Task description → Find every line below where the word "телефона" occurs, then give how many you found and nothing else.

___ Data under study ___

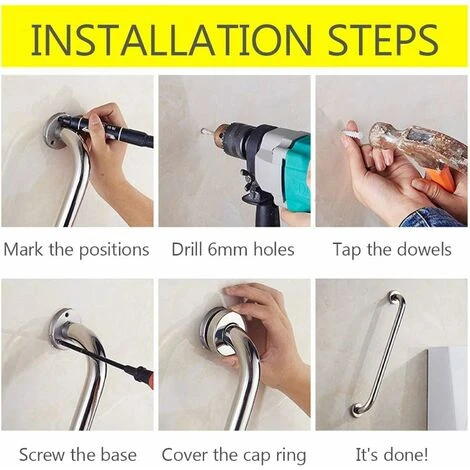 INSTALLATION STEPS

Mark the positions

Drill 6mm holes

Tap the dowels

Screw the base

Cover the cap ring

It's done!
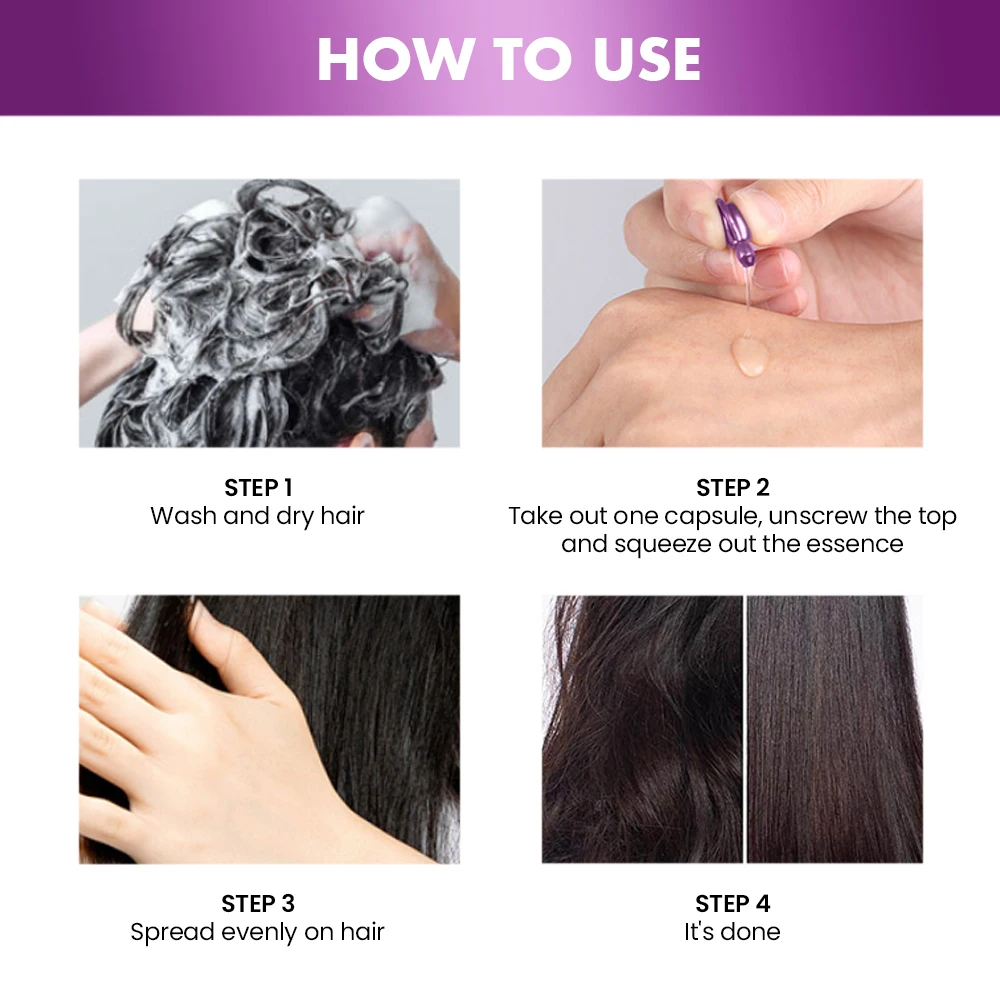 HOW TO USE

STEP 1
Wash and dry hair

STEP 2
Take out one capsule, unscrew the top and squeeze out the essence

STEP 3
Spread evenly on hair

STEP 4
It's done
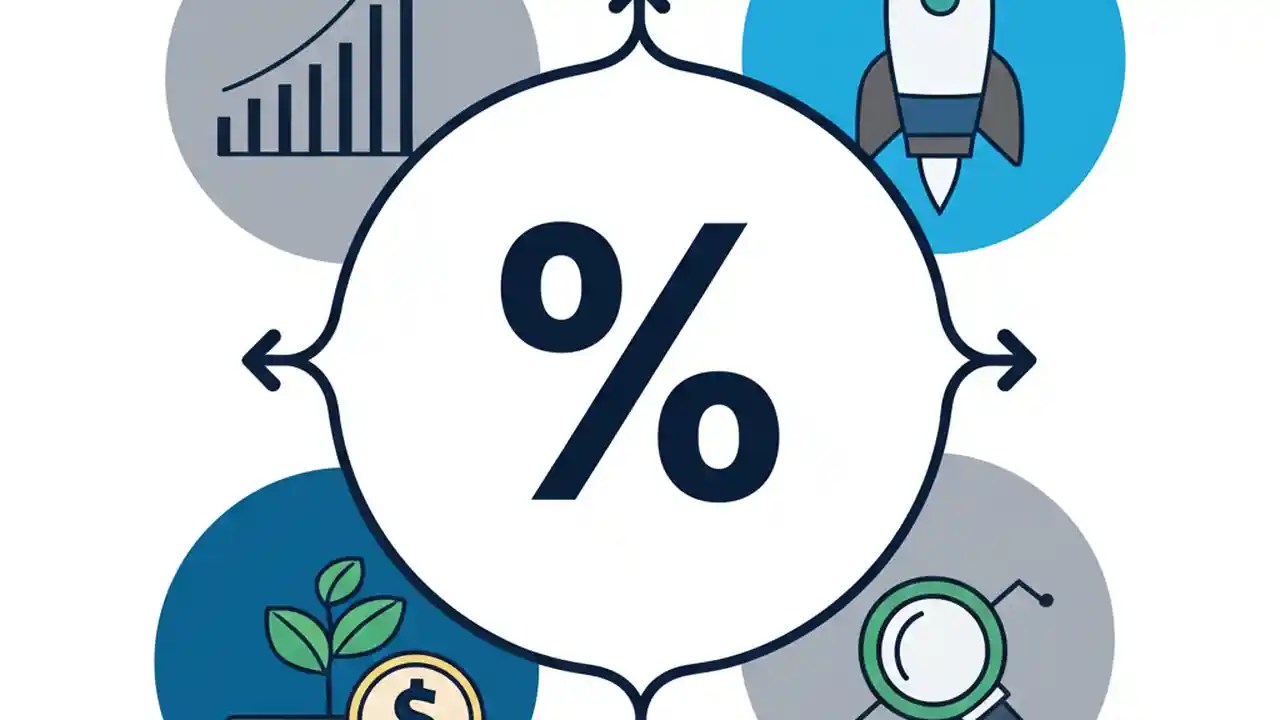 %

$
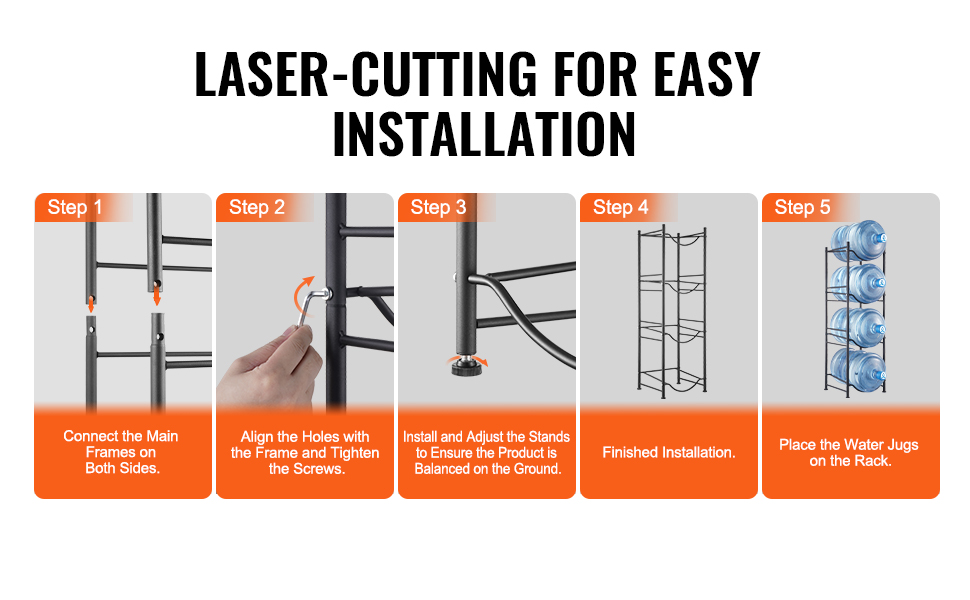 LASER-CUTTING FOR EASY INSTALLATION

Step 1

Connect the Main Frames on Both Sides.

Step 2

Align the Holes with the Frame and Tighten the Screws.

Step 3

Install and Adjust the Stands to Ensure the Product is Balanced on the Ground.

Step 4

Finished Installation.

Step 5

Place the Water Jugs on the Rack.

___
___ Data under study ___

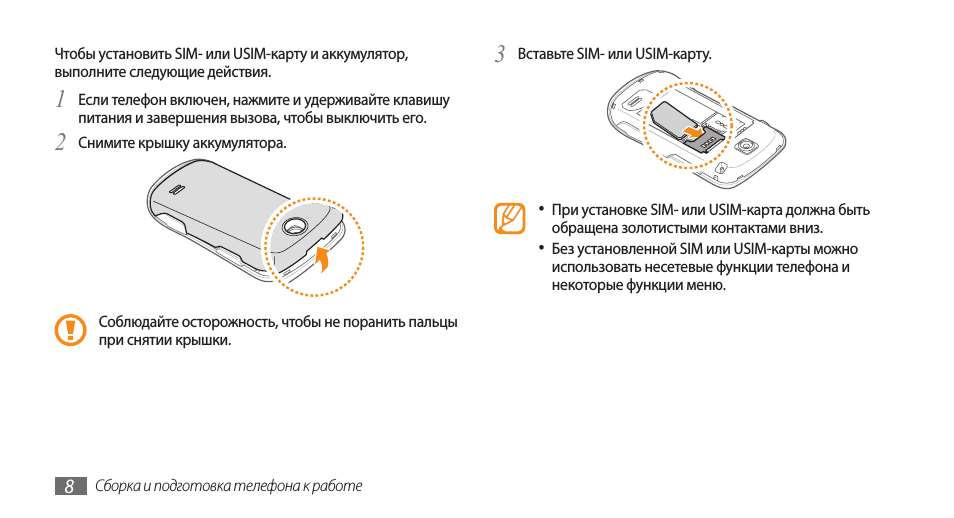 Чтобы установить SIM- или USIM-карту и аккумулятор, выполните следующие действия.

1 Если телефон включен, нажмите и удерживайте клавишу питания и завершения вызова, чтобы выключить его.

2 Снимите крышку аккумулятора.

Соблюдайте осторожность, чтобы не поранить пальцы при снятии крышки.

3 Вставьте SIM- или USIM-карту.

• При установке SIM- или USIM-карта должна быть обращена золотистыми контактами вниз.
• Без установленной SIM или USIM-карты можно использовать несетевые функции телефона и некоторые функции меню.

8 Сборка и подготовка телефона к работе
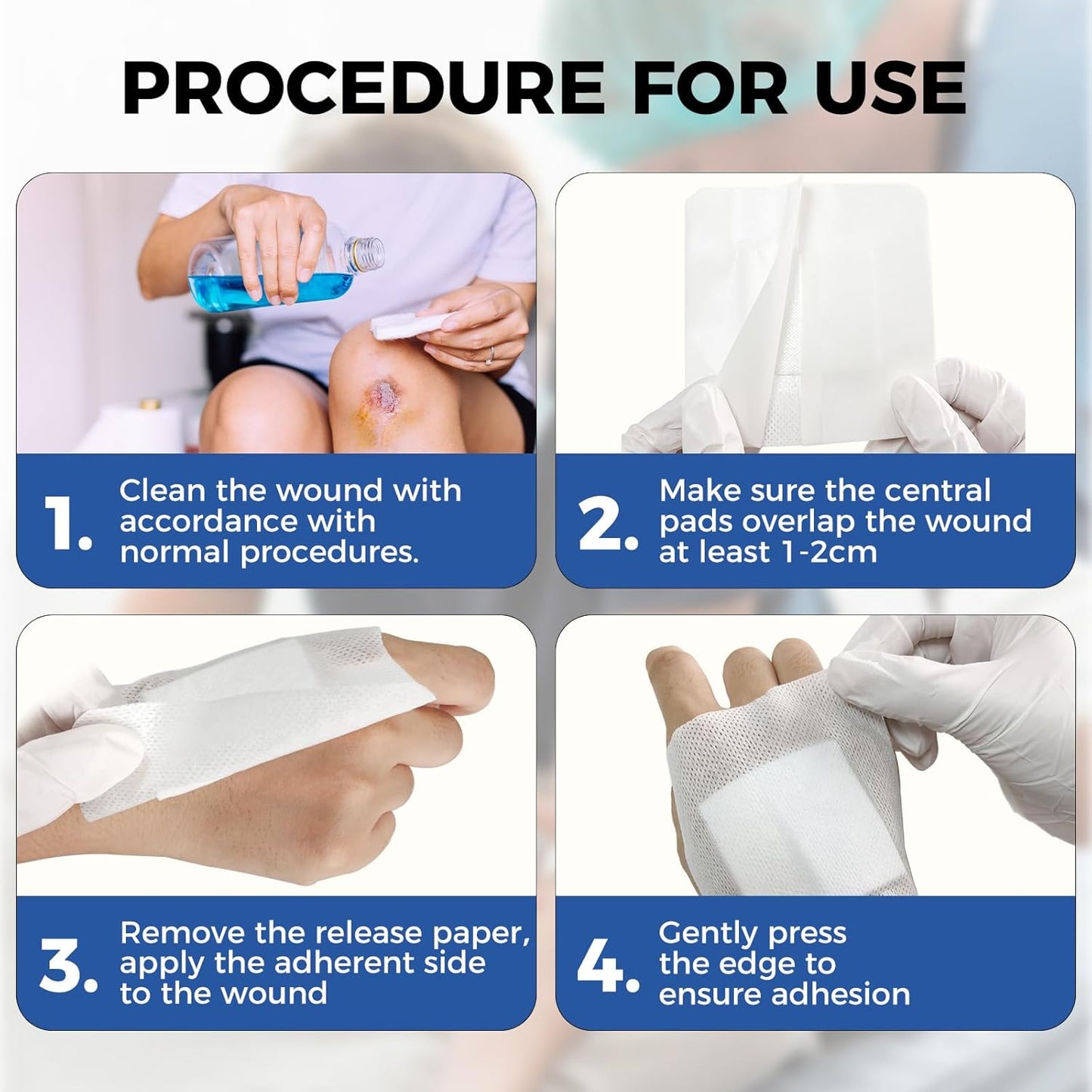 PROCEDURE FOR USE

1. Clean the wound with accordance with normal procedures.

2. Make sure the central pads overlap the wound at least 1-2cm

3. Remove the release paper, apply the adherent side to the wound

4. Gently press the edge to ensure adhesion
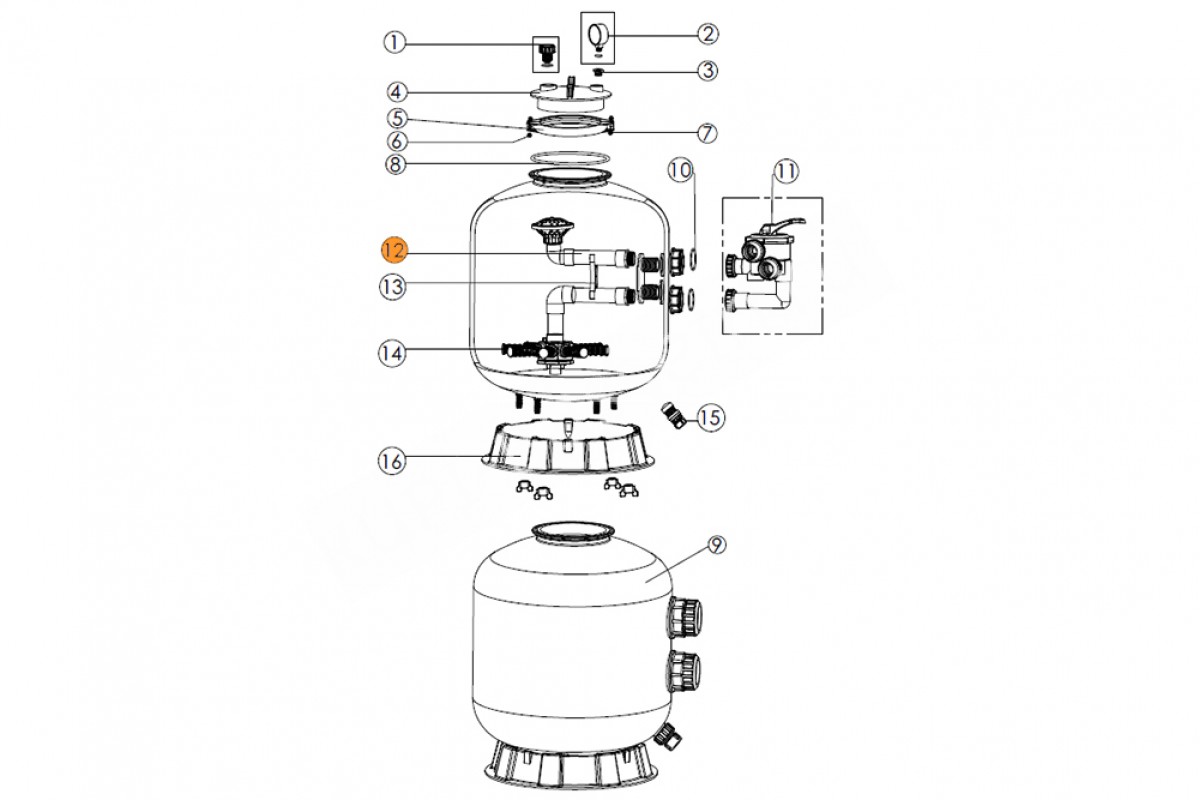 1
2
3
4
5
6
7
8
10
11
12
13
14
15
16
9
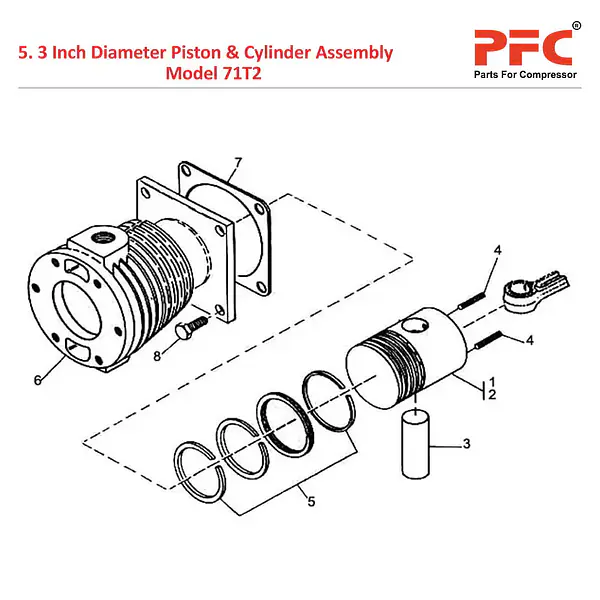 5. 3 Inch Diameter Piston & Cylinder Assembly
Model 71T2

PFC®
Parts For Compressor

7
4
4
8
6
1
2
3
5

___
___ Data under study ___

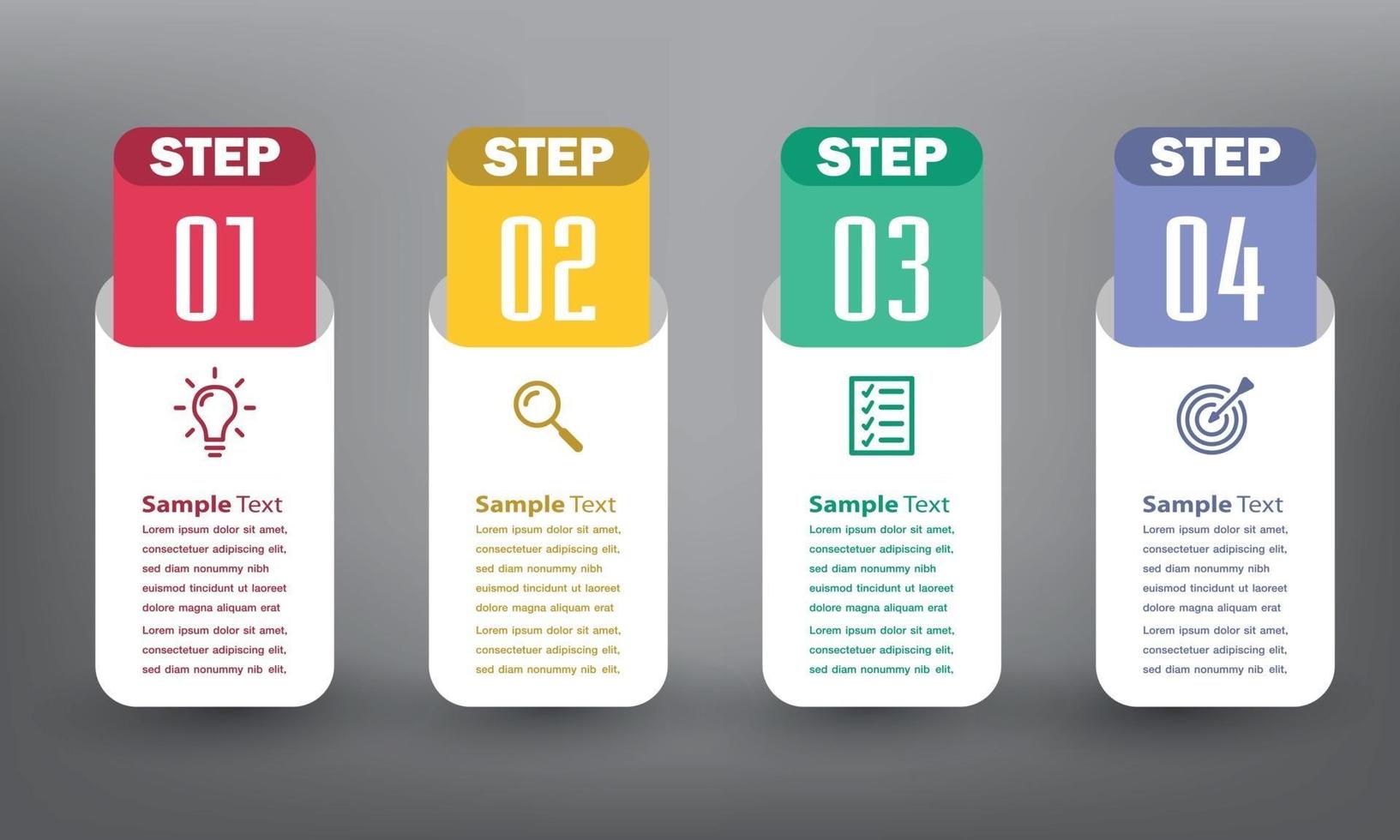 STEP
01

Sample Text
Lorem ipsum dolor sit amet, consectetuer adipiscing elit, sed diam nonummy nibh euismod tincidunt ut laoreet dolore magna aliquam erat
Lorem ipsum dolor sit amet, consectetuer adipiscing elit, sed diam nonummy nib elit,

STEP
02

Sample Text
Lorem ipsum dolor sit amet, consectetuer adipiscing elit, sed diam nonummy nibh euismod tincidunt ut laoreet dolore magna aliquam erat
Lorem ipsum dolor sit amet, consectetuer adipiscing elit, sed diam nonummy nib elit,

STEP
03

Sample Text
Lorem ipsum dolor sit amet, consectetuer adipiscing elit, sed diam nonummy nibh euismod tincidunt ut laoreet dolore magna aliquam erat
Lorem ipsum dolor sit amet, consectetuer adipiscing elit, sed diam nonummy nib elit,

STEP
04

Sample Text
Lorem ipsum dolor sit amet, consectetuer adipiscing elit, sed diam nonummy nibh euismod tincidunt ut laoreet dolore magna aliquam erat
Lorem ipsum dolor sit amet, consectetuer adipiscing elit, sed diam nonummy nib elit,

___

Task response → 2